Omitted Variable Bias: Violation of CLRM–Assumption 3: Explanatory Variables must be exogenous

One reason why the omitted variable leads to biased estimates is that omitting a relevant variable violates assumption 3 of the necessary assumptions of the classical regression model that states that all explanatory variables must be exogenous, i.e.

$E(\epsilon_{i}|X)=0$

From this post, we know that omitting a relevant variable from the regression causes the error term and the explanatory variables to be correlated.

Suppose that the data generating process in the population is as follows:

$Y = \beta_0 + \beta_1 X_1 + \beta_2 X_2 + \epsilon$

However, we omit a variable, in this case $X_2$ and estimate the following regression model:

$Y = b_0 + b_1 X_1 + u$ ,

where $\epsilon \sim iid(0,\sigma^{2})$ and $u = \epsilon + \beta_2 X_2$

Note that, if $E(X_1|X_2) \neq 0)$ it implies that $E(X_1|u) \neq 0)$ . Hence, we violate assumption three. That is, the error term will be correlated with another explanatory variable.

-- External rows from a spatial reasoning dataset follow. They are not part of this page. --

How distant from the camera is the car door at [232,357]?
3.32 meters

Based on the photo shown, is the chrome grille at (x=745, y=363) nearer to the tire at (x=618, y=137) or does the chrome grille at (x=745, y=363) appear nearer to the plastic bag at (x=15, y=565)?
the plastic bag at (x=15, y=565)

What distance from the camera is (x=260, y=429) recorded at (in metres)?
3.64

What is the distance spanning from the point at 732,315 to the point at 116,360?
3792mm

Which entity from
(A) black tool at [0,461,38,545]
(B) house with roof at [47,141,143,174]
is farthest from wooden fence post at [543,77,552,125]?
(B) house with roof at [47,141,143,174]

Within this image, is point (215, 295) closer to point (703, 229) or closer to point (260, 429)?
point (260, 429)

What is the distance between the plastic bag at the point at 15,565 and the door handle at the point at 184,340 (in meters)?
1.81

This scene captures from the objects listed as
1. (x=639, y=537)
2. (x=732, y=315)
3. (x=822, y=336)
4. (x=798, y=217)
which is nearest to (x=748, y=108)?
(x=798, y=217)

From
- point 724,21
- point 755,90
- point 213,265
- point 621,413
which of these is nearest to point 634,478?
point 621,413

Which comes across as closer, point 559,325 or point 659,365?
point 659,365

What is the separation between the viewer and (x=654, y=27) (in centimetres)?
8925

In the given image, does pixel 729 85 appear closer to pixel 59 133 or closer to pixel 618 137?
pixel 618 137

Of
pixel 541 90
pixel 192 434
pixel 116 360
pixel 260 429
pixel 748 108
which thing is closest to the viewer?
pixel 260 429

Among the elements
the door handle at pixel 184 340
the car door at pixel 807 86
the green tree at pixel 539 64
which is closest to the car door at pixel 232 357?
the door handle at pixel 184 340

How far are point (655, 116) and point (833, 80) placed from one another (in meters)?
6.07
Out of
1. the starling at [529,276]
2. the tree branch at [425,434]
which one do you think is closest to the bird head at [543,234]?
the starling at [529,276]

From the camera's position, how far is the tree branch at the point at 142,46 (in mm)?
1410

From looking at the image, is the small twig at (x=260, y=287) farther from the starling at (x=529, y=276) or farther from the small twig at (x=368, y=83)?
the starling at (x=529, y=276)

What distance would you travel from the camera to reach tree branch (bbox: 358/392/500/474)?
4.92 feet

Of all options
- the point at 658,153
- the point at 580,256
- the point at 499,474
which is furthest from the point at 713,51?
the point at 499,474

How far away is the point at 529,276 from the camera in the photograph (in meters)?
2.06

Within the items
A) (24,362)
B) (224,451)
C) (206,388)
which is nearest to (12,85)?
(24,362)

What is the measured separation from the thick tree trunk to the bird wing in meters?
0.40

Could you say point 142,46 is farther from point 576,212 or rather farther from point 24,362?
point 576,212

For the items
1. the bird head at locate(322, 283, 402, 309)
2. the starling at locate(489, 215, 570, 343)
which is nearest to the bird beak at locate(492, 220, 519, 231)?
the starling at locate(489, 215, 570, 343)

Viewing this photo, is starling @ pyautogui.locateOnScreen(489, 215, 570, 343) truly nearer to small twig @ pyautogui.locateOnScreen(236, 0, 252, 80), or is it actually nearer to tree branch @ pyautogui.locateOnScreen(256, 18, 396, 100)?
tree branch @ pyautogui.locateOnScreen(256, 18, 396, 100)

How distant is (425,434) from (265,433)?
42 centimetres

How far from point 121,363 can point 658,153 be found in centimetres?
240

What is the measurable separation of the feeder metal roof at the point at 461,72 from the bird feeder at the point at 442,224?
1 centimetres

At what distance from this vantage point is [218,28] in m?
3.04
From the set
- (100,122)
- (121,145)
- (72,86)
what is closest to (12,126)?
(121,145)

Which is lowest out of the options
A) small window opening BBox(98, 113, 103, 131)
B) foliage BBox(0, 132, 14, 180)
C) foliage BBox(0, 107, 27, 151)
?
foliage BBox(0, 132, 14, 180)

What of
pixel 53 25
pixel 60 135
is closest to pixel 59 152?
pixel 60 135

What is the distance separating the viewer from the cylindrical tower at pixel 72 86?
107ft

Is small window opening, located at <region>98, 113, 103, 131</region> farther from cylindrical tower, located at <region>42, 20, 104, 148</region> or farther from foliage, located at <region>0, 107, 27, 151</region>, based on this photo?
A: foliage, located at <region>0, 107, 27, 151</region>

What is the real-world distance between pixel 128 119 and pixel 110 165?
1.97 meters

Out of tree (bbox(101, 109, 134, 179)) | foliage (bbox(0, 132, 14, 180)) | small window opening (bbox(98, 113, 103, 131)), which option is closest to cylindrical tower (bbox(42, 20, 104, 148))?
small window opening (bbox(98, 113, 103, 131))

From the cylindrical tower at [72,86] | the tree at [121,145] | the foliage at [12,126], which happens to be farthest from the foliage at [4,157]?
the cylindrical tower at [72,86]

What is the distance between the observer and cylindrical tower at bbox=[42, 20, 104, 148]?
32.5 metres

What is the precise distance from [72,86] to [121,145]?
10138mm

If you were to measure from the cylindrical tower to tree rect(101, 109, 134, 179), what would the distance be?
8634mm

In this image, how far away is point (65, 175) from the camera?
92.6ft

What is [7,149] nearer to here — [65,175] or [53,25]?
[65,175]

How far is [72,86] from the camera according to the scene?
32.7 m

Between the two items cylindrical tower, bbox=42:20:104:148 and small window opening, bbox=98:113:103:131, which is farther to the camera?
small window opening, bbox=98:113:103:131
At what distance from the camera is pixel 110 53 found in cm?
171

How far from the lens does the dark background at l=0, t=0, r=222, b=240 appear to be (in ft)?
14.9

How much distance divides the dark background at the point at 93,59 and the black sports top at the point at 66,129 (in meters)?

Now, how can we mathematically prove that omitting $X_2$ indeed causes endogeneity. To prove this, lets start from the limit of the OLS estimator. Let $X$ denote the full matrix of explanatory variables, in our case $X = [1,X_1]$ , and let $u$ be the error term containing $\beta_2 X_2$ , that is $u = \epsilon + \beta_2 X_2$ . Additionally, let $\beta$ be the vector of parameters that we want to estimate, i.e. $\beta = (\beta_0,\beta_1)$ .

$\mathbb{E}(\hat{\beta}) = \mathbb{E}(\left[ (X'X)^{-1}X'Y \right]) \\ \\ = \mathbb{E}( \left[ (X'X)^{-1}X'(X\beta + u) \right]) \\ = \mathbb{E}( \left[ (X'X)^{-1}X'X\beta \right]) + \mathbb{E}(\left[ (X'X)^{-1}X'u \right]) \\ = \mathbb{E}( \left[ (X'X)^{-1}X'X \right] \beta) + \mathbb{E}( \left[ (X'X)^{-1}X'(\beta_2 X_2 + \epsilon) \right]) \\ = \beta + \beta_2 \mathbb{E}(\left[ (X'X)^{-1}X' X_2 \right]) + \mathbb{E}(\left[ (X'X)^{-1}X'\epsilon \right]) \\ = \beta + \beta_2 \mathbb{E}(\left[ (X'X)^{-1}X' X_2 \right]) \\ = \beta + \beta_2 \mathbb{E}(X'X)^{-1} \mathbb{E}(X' X_2)$

Immediately, we see that $\mathbb{E}(\hat{\beta}) \ne \beta$ . This is always the case whenever $\mathbb{E}(X'X_2) \ne 0$ , i.e. whenever we have a correlation between $X_1$ and $X_2$ .

In case we specify our model correctly, the second term $\mathbb{E}(\left[ (X'X)^{-1}X'u \right])$ in the third row would be \mathbb{E}(\left[ (X’X)^{-1}X’u \epsilon]) and collaps to zero. That is $\mathbb{E} \left[ (X'X)^{-1}X'\epsilon \right] =0$ . This happens because $\mathbb{E} \left[ (X'X)^{-1}X'\epsilon \right] =$ $(\mathbb{E} X'X)^{-1} \mathbb{E} (X'\epsilon) =$ $[\mathbb{E}(X'X)]^{-1} \mathbb{E}(X'\epsilon)$ , since $\mathbb{E}(X'\epsilon)=0$ , which holds because the original assumption that each of the explanatory variables are uncorrelated with the error term $\epsilon$ .